A Certain Visual Argot

British Modernism

8 June 2018 - 9 June 2019

British Modernism from the Early to Mid-Twentieth Century

The flourishing of modernism in early twentieth century British visual art sought to revitalise painting and sculpture in that country. Numerous art societies, groups and movements arose as a response to the circumstances and challenges of the period. Artists pulled together in order to cut down on exhibiting costs, as well as to publish manifestos on the direction they felt modern art should take. 

The Vorticist group, co-founded in 1914 by the artist Wyndham Lewis, was Britain’s first truly avant-garde artistic movement, drawing influence from the Italian futurists. Another group of artists and intellectuals, the Bloomsbury Group, embodied alternative lifestyles and became famous for this as much as for their art. The Seven & Five Society, a group of artists based in London, was radically disrupted by the 1924 admission of Ben Nicholson, who sought to re-orientate the group towards abstraction. A short-lived group focussing on abstraction and surrealism, Unit One, formed by Paul Nash in 1933, strengthened London’s position as an important centre of British modernism.

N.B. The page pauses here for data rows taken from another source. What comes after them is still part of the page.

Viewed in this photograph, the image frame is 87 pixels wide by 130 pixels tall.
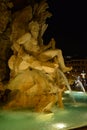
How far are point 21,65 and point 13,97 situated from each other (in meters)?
1.11

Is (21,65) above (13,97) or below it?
above

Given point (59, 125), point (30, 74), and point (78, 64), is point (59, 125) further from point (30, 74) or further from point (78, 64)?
point (78, 64)

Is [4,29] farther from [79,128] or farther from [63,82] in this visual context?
[79,128]

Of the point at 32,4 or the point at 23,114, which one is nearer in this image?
the point at 23,114

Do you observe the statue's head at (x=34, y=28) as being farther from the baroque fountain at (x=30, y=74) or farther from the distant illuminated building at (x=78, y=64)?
the distant illuminated building at (x=78, y=64)

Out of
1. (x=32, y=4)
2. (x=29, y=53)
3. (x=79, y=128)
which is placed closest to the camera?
(x=79, y=128)

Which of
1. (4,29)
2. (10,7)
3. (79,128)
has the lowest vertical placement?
(79,128)

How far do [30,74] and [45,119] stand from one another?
1989 millimetres

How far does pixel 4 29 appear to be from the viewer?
10625 millimetres

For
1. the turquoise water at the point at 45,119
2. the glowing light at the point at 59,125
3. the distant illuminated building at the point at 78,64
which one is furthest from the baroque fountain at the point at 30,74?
the distant illuminated building at the point at 78,64

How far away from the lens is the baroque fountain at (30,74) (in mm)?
9539

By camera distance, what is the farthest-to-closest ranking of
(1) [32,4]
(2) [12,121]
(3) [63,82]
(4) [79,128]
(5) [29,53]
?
(1) [32,4], (3) [63,82], (5) [29,53], (2) [12,121], (4) [79,128]

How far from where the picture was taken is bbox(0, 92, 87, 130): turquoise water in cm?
726

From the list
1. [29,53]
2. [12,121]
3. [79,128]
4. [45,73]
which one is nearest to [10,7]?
[29,53]
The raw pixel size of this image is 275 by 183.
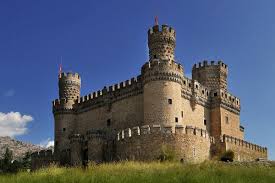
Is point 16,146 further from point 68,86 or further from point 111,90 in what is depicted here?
point 111,90

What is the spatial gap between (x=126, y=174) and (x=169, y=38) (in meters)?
17.9

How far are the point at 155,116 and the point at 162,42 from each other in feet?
21.1

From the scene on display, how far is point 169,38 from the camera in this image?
3494 centimetres

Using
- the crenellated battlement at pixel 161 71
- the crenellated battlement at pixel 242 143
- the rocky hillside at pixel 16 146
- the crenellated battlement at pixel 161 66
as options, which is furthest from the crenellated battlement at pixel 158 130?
the rocky hillside at pixel 16 146

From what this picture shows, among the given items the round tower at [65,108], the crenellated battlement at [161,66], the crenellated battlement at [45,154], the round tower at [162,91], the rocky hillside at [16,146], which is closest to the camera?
the round tower at [162,91]

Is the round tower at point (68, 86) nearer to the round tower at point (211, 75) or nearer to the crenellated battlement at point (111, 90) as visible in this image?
the crenellated battlement at point (111, 90)

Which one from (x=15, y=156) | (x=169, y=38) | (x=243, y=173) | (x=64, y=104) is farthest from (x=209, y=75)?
(x=15, y=156)

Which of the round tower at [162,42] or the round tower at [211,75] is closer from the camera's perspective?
the round tower at [162,42]

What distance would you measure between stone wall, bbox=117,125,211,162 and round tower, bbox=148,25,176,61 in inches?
290

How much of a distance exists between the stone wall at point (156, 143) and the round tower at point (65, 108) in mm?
11172

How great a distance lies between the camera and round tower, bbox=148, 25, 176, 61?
114 feet

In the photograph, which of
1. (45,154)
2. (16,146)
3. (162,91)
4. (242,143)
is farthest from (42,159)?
(16,146)

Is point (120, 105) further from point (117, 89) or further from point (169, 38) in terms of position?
point (169, 38)

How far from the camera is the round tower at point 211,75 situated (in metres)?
39.5
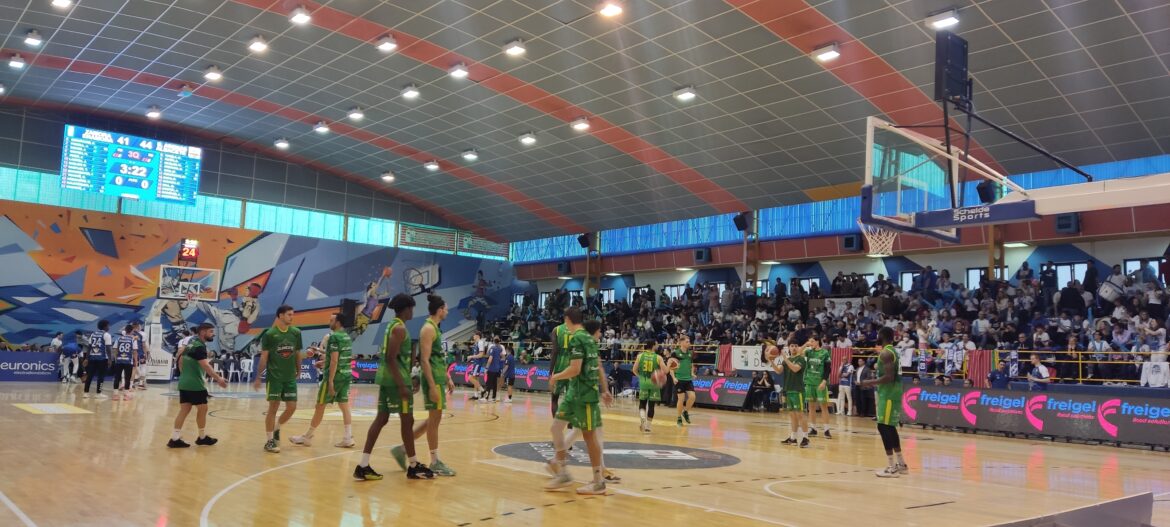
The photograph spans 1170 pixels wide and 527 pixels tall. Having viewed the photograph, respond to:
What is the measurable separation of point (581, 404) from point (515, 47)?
14.9 metres

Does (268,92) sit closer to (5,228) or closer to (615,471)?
(5,228)

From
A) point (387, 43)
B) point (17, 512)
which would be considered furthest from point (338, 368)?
point (387, 43)

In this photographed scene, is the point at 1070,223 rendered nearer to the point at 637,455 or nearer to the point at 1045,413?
the point at 1045,413

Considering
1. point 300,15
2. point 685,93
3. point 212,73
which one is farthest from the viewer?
point 212,73

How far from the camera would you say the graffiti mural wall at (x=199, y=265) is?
30.3m

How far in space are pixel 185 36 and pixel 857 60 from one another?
17940 millimetres

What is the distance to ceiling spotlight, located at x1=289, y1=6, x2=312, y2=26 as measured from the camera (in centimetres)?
2028

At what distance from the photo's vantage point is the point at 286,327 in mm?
11242

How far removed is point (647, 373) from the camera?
15883 millimetres

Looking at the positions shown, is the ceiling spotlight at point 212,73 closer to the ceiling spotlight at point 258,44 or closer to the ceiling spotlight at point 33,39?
the ceiling spotlight at point 258,44

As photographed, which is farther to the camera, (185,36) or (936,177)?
(185,36)

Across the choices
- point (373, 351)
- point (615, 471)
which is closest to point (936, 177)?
point (615, 471)

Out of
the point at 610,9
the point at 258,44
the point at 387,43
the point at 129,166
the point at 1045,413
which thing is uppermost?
the point at 258,44

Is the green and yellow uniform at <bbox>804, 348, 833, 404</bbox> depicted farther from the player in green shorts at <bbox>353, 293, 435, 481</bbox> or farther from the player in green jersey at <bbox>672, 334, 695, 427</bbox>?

Other British groups extant from the first half of the twentieth century included: The Rebel Art Centre, The Omega Workshops and the Penwith Society of Arts. The works in A Certain Visual Argot bring together artists that were members of these aforementioned artistic movements. There was much cross-pollination between them, with individuals being members of numerous groups at different points in time. There were also differences in group ideology within and between themselves, varying opinions on what a modern British art should look like, and personal and professional relationships were formed and dissipated.  Significantly, Frances Hodgkins was a member of the Seven & Five Society and briefly Unit One, as her work became increasingly modern from the late 1920s onwards.